Steve Betts: I think that would have been fine, as long as we are still making money, we’re still part of the industry group, but when we are building the office, industrial buildings and houses that are needed for a vibrant economy, that would be fine.
Ted Simons: You mentioned collaboration was important. So you’re holding hands, all the cities are holding hands, but that’s awfully attractive out there.
Georgia Lord: There's a thing called the halo effect and I'll give you a example. This is just really within our city. But you talked about renewable energy. We've acquired sun tech, a solar company in our city. It's been a great attribute to the west valley. From that, it's attracted other related solar industries. Surprise has -- is getting in on that. We have a really great story to tell about a local company called Arizona Galvanizing who has been in our city for a long time and been successful but never expanded and because of Sun Tech's developing and coming to Goodyear, they are helping to build a part needed for Sun Tech, so they're growing. We get -- the mayors get together and talk about things like this. Maybe we can share -- we share our fire department with Litchfield Park now rather than them having to build a fire house. There may be other cities that will be doing it. So that's the start of the collaboration. And they know if -- if the children's hospital is going to be built in the west valley. That's going to affect Goodyear even though it's not built in Goodyear because people will look at housing around the area and shop in the different shops, so that's part of really strong collaboration.

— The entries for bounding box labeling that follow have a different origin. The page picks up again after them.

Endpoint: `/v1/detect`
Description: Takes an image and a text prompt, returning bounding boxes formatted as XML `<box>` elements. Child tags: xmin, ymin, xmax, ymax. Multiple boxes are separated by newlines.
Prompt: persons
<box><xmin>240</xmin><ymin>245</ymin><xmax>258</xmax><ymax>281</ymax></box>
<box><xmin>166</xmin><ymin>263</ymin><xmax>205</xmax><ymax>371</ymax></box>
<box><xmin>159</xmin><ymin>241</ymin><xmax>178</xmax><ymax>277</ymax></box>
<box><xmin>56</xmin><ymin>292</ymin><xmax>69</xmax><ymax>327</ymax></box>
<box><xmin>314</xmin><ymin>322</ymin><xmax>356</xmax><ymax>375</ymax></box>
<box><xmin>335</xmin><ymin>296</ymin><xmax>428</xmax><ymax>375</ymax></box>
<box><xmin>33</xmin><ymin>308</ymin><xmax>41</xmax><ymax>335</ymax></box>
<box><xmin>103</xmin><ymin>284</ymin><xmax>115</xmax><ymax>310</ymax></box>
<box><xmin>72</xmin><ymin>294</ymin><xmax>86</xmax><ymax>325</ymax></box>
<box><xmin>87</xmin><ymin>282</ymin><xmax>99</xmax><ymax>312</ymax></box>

Ted Simons: Does that all make sense?
Steve Betts: It does absolutely make sense and I think as a community, we need to think about diversification strategy. We can no longer rely on being a construction and tourism industry-dominated economy where jobs are $25,000, $30,000 base industry jobs. We need to focus on jobs that are $50,000, $75,000. When you looked at Intel's announcement on the new fab plant and first solar announced their new plant and the job levels they were creating, they were up at the higher job categories, those are the jobs we need to produce. Where people aren't going on AHCCCS and the healthcare rolls.
Georgia Lord: Well, along with that, many of the programs were coming through like Senate Bill 1403, the solar bill which we all worked on, our citizens in the community worked on it. We wanted it. It has claw backs and it has healthcare and those things that benefit the state and the local community. So it's not just give-away programs. They're incentives, yes. Incentivized to bring the companies here, but it benefits the entire area.

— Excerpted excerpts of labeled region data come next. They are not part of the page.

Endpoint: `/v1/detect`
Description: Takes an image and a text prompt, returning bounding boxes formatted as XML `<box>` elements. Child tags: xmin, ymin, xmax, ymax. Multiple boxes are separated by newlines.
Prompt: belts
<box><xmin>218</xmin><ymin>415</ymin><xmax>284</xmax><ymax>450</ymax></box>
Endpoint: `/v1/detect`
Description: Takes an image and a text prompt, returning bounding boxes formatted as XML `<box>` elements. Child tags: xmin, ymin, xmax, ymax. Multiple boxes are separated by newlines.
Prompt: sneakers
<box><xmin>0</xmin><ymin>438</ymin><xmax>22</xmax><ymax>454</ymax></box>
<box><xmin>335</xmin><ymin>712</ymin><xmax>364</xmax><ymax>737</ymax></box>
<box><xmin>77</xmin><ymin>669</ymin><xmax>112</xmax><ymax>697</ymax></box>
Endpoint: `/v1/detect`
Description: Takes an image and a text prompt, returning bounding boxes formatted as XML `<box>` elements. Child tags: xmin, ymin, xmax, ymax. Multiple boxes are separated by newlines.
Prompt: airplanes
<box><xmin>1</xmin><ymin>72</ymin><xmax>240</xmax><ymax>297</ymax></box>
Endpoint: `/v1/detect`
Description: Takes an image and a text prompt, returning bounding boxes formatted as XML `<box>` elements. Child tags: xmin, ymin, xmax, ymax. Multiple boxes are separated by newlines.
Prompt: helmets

Ted Simons: So this report, who is behind it and who is it designed to show information to?
Steve Betts: Thank you. It was originally kicked off by a group called MPAC, metro Phoenix Arts Council, and the group has gone way now. And GPEC worked with them. GPEC has now picked up and is running with it and came out in 2008 and this is what the report looks like and you go to the website, tell me again, do you remember?
>> Well --
Georgia Lord: WWW.vibrantphoenix.com.
Steve Betts: You can get a copy of it. But if you go to that, it -- it was actually pitched to getting our communities to all talk from the same voice. Talk and tell the same story about this opportunity oasis storyline. It's not a brand opportunity oasis, or something you'll see on billboards. But it's to allow our cities, economic development groups and marketing agencies to sort of use that as a storyline to consistently pitch our best and bright young people, our creative class people to come to Arizona.

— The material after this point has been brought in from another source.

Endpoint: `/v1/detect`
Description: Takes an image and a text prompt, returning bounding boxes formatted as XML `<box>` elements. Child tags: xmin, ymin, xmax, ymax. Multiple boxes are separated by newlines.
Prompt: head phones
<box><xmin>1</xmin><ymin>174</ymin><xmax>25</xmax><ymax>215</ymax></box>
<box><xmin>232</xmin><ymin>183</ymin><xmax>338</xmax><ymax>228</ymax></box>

Ted Simons: Real quickly, not much time left. I've seen a lot of these reports, how does this stand out?
Georgia Lord: Well, let me tell you 2005 is the first time I heard this, sitting in a living room. It's -- it's so good that it hasn't died. It keeps coming back. So anything that keeps coming back, you know there's some worth to it and we need to take care of it.
Ted Simons: We'll stop you there. Thanks for joining us.